I really appreciate the convenience of pipeline schedules in GitLab. They make my life easier for various tasks, but my concern is that they run under the user who created them. If that user leaves the company, all their scheduled pipelines break, which can be problematic. I heard that you can't run these pipelines under a bot user either. Besides making a service account specifically for pipeline schedules, what are some effective strategies to handle this situation?
5 Answers
One simple solution is to request a Technical Account and set up the pipelines under that account. It could save you from running into issues when someone leaves the company.
From what I've gathered, all scheduled pipelines are tied to jobs. You might consider just recreating them under a new user. I haven't been working with GitLab for long, but that's one approach.

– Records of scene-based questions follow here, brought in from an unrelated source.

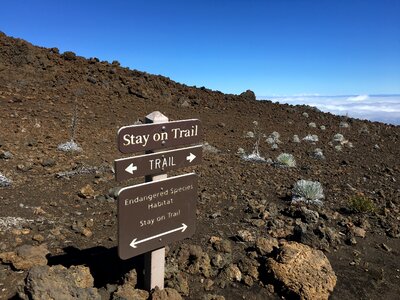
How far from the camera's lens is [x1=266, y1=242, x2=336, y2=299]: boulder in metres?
3.98

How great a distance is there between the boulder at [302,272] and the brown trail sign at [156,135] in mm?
1660

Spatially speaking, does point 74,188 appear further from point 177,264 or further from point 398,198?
point 398,198

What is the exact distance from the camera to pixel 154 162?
10.8 ft

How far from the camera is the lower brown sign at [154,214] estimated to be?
3.23 metres

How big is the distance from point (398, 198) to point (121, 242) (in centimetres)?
665

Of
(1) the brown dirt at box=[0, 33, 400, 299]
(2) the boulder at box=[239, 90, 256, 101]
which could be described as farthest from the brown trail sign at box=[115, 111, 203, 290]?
(2) the boulder at box=[239, 90, 256, 101]

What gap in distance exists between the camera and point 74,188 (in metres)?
6.48

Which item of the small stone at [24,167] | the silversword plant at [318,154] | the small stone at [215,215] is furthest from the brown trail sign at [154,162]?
the silversword plant at [318,154]

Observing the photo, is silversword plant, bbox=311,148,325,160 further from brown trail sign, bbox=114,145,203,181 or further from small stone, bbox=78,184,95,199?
brown trail sign, bbox=114,145,203,181

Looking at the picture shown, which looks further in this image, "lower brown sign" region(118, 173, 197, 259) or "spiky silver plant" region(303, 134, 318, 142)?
"spiky silver plant" region(303, 134, 318, 142)

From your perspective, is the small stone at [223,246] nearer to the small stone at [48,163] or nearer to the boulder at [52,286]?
the boulder at [52,286]

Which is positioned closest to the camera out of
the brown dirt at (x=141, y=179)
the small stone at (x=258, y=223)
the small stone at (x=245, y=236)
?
the brown dirt at (x=141, y=179)

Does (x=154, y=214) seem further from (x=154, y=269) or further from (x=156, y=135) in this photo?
(x=156, y=135)

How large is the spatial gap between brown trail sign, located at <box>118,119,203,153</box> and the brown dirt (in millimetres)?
1579
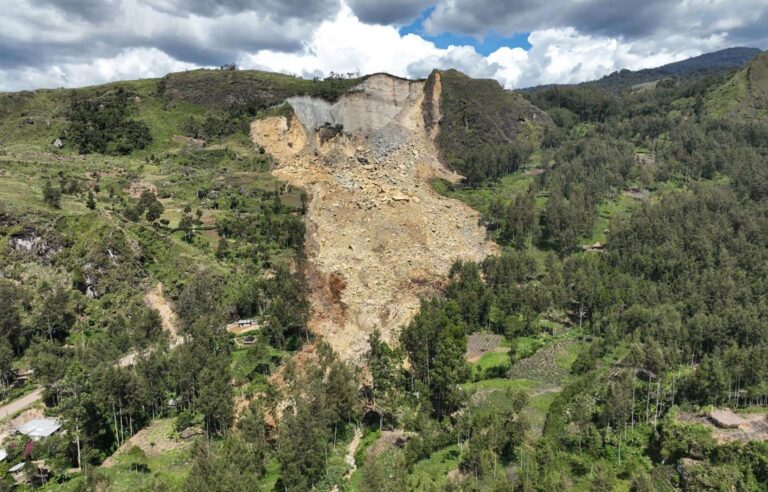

You can create an access token and use it to set up the pipeline schedule via the API. Unlike user accounts, access tokens don’t have owners, so you only have to renew them once a year without having to recreate the schedules. Plus, with the API setup, you can manage your configurations as code, making it easier to handle.
While pipelines may break when a user leaves, you can easily adopt those scheduled pipelines. GitLab has documentation on how to take ownership of existing scheduled pipelines. It's a straightforward process to gain control over them again.
It’s definitely possible to use a bot user to run the pipelines. That’s what I’m currently doing! If you're interested, I can explain how I set mine up.